Wir

„Wie wir über die Schulreform denken“, deutet schon das Titelblatt der Kronenzeitung am 3. Oktober 2018 an; da stehen die Worte unter einem Bild zweier grinsender Buben, die ihrerseits wieder eine Seite der – erraten, ja – der Kronenzeitung in Händen halten.

Ich weiß das, weil unser Haushalt wieder einmal Testleser sein darf. Vierzehn Tage lang liegt in der Früh ein Gratisexemplar im Briefkasten.

Und das ist nicht uninteressant, finde ich. Besonders wenn man die Ergüsse nicht ständig sieht, sondern nur ab und zu. Da ist man nicht abgestumpft. Da schlägt einem die geballte Kronenladung ungehindert ins Gesicht.

Im Blattinneren dann die fette Schlagzeile, über zwei Seiten: „Wie wir über die Reform denken.“ Fragt sich bloß: Wer ist Wir?

Im ersten Moment ist man versucht, an einen pluralis majestatis zu denken. Da hätte die Krone dann ganz offen das Szepter ergriffen. Oder so ähnlich.

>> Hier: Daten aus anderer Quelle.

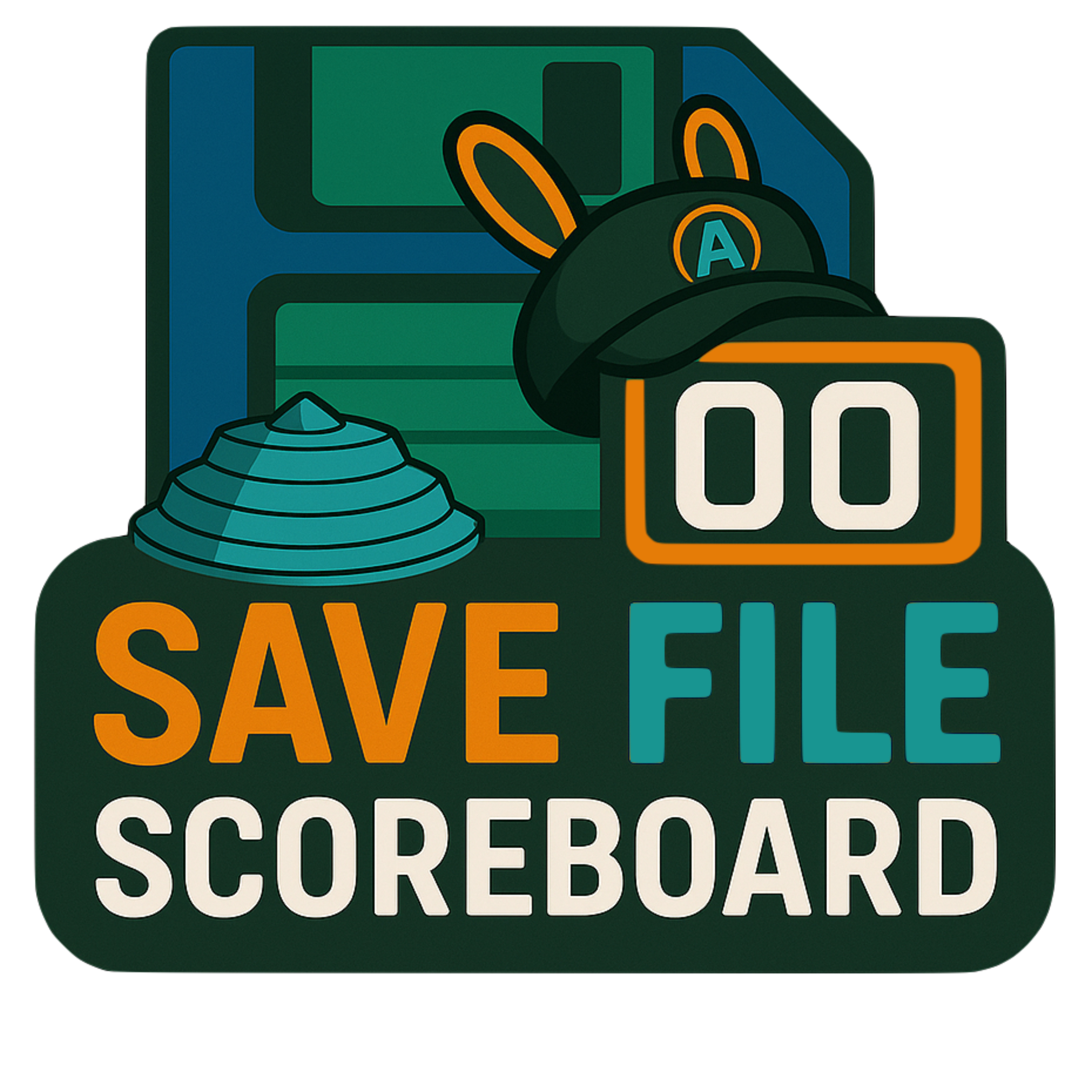 Save File Scoreboard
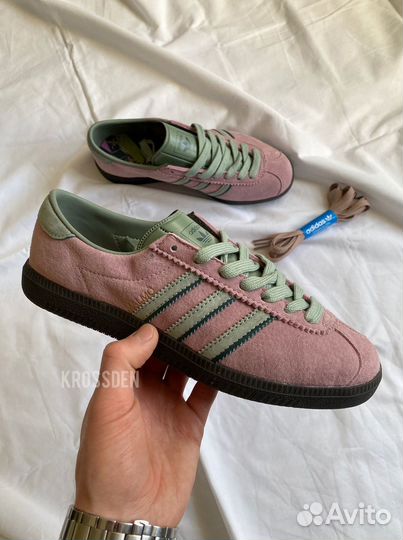 Кроссовки Adidas Originals Malmo размеры 35-40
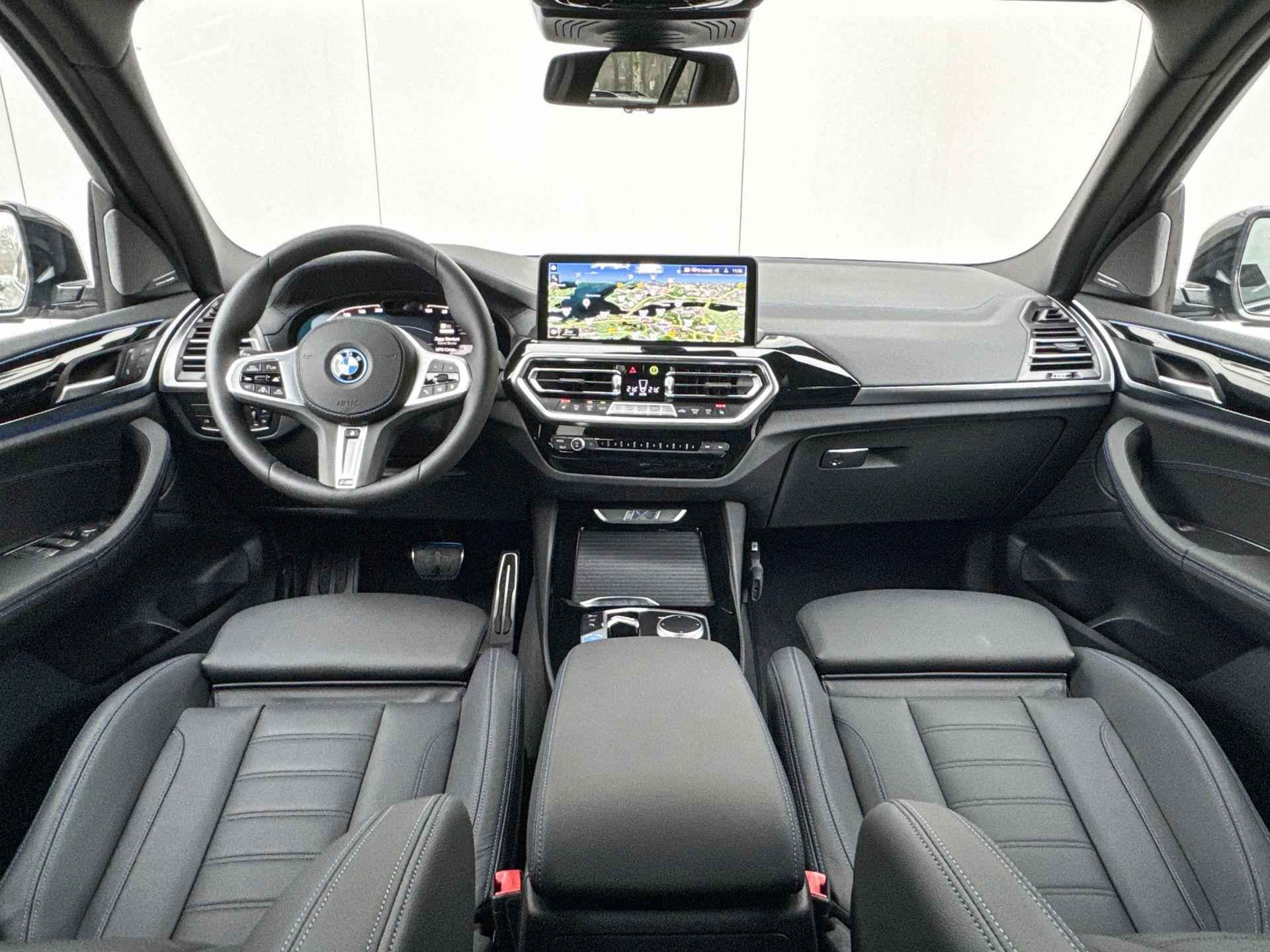 BMW iX3 High Executive Edition 80 kWh - 16/28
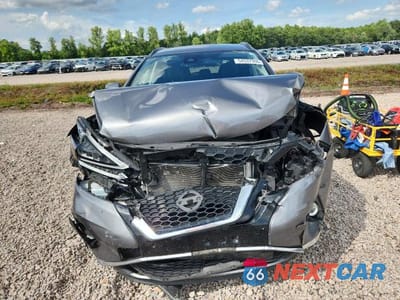 Piąte zdjęcie samochodu w środku: 2022 NISSAN MURANO SV VIN:5N1AZ2BS3NC122003 - miniatura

Oder es handelt sich um die Redaktion. Oder vielleicht um Christoph Dichand samt dieser? Oder so?

Oder um die Leser der Kronenzeitung. Aber ein solcher bin ich in diesem Moment ja selbst – doch dass die Krone für mich sprechen könnte, dass sie dies überhaupt je wollte, das kann ich mir beim besten Willen nicht vorstellen. Das kann man getrost ausschließen.

Also dann vielleicht nur die Stammleser? Aber wer darf als solcher zählen? Die Abonnenten?

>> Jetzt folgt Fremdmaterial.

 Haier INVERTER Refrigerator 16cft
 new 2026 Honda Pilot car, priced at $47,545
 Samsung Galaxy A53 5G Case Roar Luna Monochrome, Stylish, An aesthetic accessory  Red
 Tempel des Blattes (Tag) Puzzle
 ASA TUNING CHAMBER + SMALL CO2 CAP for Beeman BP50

Gewiss, ja, die Schlagzeilen-Behauptung wird durch eine Umfrage untermauert, Frage des Tages: „Zurück zum klassischen Notensystem – gut so?“ Grüner Balken Ja, 93%. Roter Balken fast nicht auszumachen.

Also doch?

41.176 Teilnehmer, lesen wir klein gedruckt, Stand 20 Uhr (welcher Tag, das wird nicht gesagt). Und woher kommen die? „Krone.at-Voting“. Davon kann jetzt ein jeder halten, was er will (oder sie, versteht sich).

Das Entscheidende ist doch dies: die Erzeugung des Wir-Gefühls. Ein vages Zusammengehörigkeitsgefühl. (Früher hätte man klar und einfach gesagt: dumpf.) Wir sind Wir. Wir sind das Volk. Und wer anders denkt, über die Schulreform zum Beispiel oder über sonst was, oder womöglich gar überhaupt? Nicht mehr Wir? Nicht mehr das Volk?

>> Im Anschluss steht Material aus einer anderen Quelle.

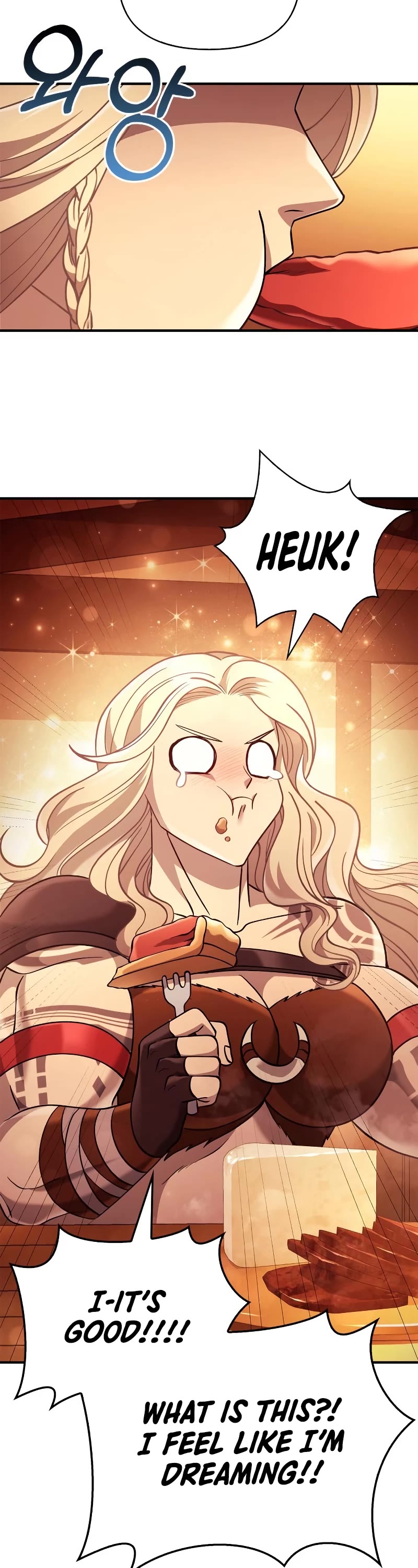 Surviving the Game as a Barbarian Chapter 18 page 68 - Chapter 18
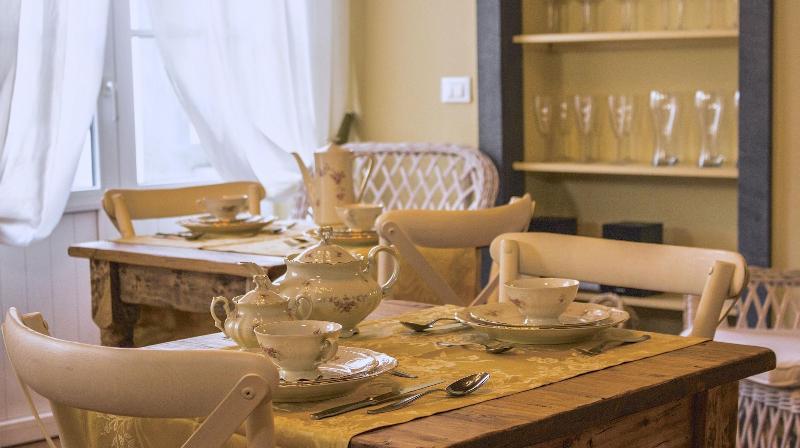B&B Corte Toro - Restoran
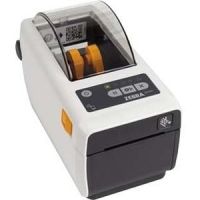 Zebra ZD4AH23-D01W01EZ ZD411 300dpi Direct Thermal Wireless Healthcare Barcode Printer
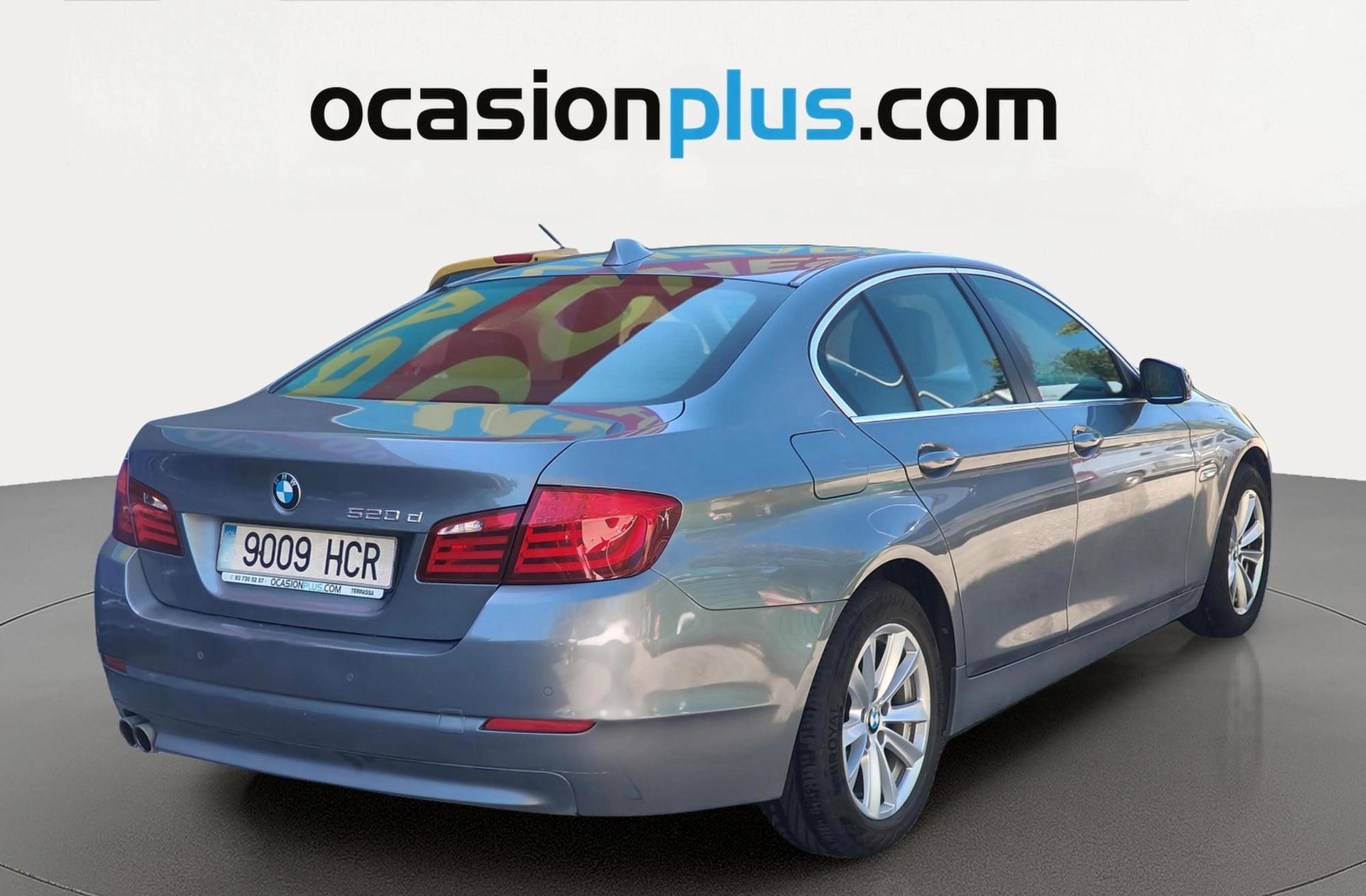 BMW Serie 5 520d - foto 4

Unsereins lächelt – was für ein Unsinn! – zuckt die Achseln. Aber man soll sich bekanntlich nicht täuschen. Was, wenn dieses Wir-Gefühl, induziert via Krone, viel stärker wirkt, als sich das so verwehte Indis (Individualisten) wie der Schreiberling dieser Zeilen vorzustellen vermögen? Was, wenn es bereits viel mächtiger geworden ist, als wir annehmen? Wenn es die Zukunft bestimmt?